PETER ROPER
May 02, 2007
How Fort Carson deals with soldiers suffering from post-combat stress has spilled back into the Senate this week where nine senators, led by Sen. Barack Obama, D-Ill., have asked for a General Accountability Office investigation into allegations that soldiers at the Mountain Post are not getting adequate treatment or are being punished for problems associated with post-traumatic stress.
On the other side, Colorado Sens. Ken Salazar and Wayne Allard sent their own letter to the GAO on Tuesday, praising Fort Carson for its research on severe brain injuries and asked that any GAO investigation look at problems Armywide, not just at the Mountain Post.
“Focusing the investigation solely on a single installation, such as Fort Carson, may result in the faulty perception that these challenges are confined to one installation,” Salazar, a Democrat, and Allard, a Republican, said in their letter Tuesday. The GAO is the investigative arm of Congress and does research and investigations on a bipartisan basis for lawmakers.
Veterans for America, a veterans group that has been interviewing soldiers at Fort Carson and reporting to various Senate offices, said they were not claiming that Fort Carson was the worst case of the Army failing to provide adequate care.
“No one can say that until they do a comparison,” said Jason Forrester, a spokesman for the group. “We are saying there are some alarming reports coming out of Fort Carson about how soldiers are being treated, or being poorly treated, before being sent back to Iraq.”
Scott Robinson, an investigator for the organization, said the group has been working with a caseload of between 30 and 40 Fort Carson soldiers on a continuing basis over the past 18 months.
Fort Carson’s mental health system has been under scrutiny since last autumn, when there were news reports about soldiers complaining about a lack of mental health treatment. In 2005, Army doctors at Walter Reed Medical Center shocked Congress when they reported that 30 percent of all returning Iraq veterans were seeking post-combat mental health care - more than the Army expected and signaling a surge in the future caseload for the Veterans Administration.
Congress reacted by authorizing a special task force to look at mental health treatment in all branches of the military and that group was scheduled to report back to lawmakers this month. However, Army Lt. Gen. Kevin Kiley, who was then the Army’s surgeon general, was part of that task force leadership.

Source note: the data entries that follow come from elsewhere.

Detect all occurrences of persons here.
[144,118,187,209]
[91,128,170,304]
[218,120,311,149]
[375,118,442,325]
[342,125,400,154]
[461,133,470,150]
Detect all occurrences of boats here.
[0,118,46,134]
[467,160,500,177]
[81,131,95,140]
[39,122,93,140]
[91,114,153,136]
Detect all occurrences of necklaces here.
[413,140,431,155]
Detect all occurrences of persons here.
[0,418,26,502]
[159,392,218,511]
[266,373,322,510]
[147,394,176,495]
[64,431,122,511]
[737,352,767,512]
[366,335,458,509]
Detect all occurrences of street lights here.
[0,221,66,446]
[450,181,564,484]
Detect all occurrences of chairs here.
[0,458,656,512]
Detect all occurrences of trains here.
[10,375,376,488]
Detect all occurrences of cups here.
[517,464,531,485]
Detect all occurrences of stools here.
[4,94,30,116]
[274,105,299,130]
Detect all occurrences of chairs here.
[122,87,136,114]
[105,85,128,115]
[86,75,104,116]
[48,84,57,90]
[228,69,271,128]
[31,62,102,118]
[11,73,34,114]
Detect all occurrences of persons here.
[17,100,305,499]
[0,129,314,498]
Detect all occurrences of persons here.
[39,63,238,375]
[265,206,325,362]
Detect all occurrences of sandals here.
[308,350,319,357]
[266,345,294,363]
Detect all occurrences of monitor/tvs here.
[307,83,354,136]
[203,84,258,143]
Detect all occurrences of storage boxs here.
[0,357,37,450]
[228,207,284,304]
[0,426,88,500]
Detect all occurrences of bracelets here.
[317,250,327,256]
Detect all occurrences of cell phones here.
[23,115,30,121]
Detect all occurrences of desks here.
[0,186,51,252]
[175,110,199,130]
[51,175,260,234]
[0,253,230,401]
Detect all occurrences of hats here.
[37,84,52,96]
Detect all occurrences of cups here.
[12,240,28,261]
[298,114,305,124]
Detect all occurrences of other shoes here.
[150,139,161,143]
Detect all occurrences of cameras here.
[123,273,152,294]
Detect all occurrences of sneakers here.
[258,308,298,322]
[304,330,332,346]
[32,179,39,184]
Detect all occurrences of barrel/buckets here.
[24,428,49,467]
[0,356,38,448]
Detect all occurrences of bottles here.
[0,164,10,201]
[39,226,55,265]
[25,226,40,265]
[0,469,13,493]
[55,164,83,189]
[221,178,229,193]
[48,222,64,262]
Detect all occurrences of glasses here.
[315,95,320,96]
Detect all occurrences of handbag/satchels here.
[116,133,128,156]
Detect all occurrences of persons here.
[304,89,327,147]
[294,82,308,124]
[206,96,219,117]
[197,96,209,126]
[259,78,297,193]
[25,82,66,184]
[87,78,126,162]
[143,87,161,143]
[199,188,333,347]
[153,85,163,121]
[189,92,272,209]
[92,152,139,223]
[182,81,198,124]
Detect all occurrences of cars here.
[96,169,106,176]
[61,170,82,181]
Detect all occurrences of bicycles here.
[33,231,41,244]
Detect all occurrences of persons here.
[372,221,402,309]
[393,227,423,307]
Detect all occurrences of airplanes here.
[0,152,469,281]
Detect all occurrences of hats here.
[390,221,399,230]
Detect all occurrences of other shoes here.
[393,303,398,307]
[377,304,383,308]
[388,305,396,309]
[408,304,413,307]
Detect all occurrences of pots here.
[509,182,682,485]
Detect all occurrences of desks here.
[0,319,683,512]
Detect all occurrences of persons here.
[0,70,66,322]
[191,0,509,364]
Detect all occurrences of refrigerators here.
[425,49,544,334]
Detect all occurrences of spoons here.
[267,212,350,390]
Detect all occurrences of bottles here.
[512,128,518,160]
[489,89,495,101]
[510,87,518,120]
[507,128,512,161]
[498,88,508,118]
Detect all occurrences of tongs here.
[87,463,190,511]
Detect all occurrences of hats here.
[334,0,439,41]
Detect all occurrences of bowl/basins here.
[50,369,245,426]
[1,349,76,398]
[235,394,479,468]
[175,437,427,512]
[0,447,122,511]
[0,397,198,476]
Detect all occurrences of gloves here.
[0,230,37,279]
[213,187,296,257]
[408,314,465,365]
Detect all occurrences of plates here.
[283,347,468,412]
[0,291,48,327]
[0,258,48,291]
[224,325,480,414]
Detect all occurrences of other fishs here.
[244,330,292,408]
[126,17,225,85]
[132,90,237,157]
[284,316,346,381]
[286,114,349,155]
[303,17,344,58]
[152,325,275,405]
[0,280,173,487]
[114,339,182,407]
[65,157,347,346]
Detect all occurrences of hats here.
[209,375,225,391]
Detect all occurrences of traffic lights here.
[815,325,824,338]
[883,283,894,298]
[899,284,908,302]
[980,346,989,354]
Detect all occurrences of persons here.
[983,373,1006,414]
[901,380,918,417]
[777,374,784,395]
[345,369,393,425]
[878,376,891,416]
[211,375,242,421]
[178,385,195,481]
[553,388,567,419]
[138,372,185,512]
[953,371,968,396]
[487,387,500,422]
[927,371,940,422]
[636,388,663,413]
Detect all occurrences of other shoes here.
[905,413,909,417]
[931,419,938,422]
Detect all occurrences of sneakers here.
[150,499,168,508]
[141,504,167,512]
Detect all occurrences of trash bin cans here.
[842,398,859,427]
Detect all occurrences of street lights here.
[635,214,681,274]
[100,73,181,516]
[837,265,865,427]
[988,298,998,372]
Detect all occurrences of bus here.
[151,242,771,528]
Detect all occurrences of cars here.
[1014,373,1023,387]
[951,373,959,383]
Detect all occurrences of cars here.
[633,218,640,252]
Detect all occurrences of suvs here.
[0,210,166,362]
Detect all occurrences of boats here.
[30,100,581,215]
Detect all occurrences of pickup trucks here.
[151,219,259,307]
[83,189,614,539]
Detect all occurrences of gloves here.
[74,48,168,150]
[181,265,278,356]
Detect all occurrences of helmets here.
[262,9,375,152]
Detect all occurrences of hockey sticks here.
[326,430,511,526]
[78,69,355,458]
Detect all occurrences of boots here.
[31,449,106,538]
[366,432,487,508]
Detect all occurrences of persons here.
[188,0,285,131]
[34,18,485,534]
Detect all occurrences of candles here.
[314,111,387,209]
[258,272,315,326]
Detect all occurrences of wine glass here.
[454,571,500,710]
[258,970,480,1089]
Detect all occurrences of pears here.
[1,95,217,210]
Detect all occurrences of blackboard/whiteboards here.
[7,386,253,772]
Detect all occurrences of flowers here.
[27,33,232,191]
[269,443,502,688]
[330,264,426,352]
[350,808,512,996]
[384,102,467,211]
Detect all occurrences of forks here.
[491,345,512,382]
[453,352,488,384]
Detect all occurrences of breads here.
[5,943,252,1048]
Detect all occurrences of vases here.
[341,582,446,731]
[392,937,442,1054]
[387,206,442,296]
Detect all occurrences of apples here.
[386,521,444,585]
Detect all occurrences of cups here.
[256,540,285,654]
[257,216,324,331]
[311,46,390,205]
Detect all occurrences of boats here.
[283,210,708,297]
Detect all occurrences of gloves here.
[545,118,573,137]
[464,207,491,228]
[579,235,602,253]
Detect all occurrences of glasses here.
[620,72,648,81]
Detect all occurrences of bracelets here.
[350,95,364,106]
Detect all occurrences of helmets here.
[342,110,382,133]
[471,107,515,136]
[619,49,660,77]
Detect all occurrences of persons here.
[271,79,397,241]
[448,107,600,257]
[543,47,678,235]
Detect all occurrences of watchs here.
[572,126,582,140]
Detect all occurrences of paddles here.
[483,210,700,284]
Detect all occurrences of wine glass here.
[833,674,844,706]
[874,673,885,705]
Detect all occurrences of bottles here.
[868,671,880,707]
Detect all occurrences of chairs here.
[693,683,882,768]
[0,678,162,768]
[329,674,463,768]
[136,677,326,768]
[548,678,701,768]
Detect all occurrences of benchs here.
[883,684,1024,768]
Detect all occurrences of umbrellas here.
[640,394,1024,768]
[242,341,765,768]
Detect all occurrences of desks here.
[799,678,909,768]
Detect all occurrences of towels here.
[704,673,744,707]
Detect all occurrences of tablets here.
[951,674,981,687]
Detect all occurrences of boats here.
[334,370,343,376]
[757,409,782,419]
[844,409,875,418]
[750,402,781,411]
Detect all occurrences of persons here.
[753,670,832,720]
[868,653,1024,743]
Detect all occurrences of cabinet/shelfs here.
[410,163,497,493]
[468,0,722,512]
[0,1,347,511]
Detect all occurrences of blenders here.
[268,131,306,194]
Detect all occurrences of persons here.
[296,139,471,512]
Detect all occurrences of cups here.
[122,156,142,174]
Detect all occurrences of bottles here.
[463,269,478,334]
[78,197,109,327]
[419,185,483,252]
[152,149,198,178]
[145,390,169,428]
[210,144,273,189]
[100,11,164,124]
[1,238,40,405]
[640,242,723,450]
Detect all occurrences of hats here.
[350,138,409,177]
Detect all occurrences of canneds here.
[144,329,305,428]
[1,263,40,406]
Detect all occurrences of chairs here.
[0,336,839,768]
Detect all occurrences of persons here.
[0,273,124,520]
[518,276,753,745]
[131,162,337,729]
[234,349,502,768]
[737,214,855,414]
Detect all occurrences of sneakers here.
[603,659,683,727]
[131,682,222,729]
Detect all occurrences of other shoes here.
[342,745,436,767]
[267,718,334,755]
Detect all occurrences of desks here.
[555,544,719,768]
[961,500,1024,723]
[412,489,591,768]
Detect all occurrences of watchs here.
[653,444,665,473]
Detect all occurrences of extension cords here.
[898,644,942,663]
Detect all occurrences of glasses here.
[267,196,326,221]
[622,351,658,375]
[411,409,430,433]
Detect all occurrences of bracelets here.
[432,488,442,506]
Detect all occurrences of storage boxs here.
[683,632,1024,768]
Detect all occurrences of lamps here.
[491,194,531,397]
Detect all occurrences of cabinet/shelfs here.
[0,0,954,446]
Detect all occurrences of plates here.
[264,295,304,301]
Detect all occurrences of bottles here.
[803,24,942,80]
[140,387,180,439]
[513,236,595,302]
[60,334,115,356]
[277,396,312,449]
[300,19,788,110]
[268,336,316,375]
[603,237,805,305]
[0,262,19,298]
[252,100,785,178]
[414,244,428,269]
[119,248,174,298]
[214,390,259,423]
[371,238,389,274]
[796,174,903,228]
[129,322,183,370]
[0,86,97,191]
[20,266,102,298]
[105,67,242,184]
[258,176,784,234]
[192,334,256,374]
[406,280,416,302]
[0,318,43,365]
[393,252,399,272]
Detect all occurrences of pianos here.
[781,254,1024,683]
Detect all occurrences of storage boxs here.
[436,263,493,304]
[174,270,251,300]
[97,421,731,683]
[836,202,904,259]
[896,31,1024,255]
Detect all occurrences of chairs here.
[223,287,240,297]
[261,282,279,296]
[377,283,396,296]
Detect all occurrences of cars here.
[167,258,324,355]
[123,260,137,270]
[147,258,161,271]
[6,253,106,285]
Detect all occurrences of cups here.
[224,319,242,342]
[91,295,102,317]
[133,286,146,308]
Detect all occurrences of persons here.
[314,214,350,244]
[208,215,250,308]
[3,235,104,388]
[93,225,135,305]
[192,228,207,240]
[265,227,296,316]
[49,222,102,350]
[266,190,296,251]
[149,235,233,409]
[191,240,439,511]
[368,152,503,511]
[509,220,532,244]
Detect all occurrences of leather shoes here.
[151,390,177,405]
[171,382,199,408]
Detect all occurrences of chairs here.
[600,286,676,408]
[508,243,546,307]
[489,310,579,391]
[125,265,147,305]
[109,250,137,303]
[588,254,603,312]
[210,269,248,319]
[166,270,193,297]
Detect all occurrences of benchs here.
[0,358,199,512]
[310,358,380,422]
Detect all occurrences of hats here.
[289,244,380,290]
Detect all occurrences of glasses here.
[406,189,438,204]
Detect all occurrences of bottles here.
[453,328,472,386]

Kiley was fired from his senior Army position in February for failing to fix the housing and treatment problems discovered at Walter Reed earlier this year. His dismissal has delayed the task force’s final report.
Neither Salazar nor Allard signed onto the Obama letter. A spokesman for Allard said the senior senator has not received any complaints from Fort Carson soldiers about their mental health treatment.
A spokesman for Salazar said that office is working on several cases on behalf of soldiers. “Sen. Salazar was an early supporter of looking at the adequacy of the Defense Department’s mental health programs,” his spokesman said Tuesday.
When Kiley visited Fort Carson last January, Army officials made a point of saying most soldiers diagnosed with post-combat stress are treated and stay in service, and are even returned to combat. Last year, Army doctors at Fort Carson diagnosed 590 cases of post-traumatic stress disorder - with 120 referred to medical boards to determine if they should be discharged.
Earlier this spring, Army doctors invited reporters to Fort Carson to showcase the research they are doing in treating severe brain injuries, a common wound from roadside bombs in Iraq.
But Obama’s new letter to the GAO said there are continuing problems at Fort Carson.
“There are allegations of commanders at Fort Carson, Colorado, denying soldiers access to mental health care and instead ordering them deployed to Iraq,” the letter said. “We have also heard of cases in which service members with PTSD are diagnosed as having ‘personality disorders’ that the Army considers to be ‘pre-existing,’ thus depriving otherwise eligible combat veterans of disability benefits and much-needed mental healthcare.”
Staffers from the Senate Armed Services Committee are scheduled to visit Fort Carson on May 14-15 along with staff from various Senate offices, including Obama’s. This marks the third review of mental health services at Fort Carson in the past year.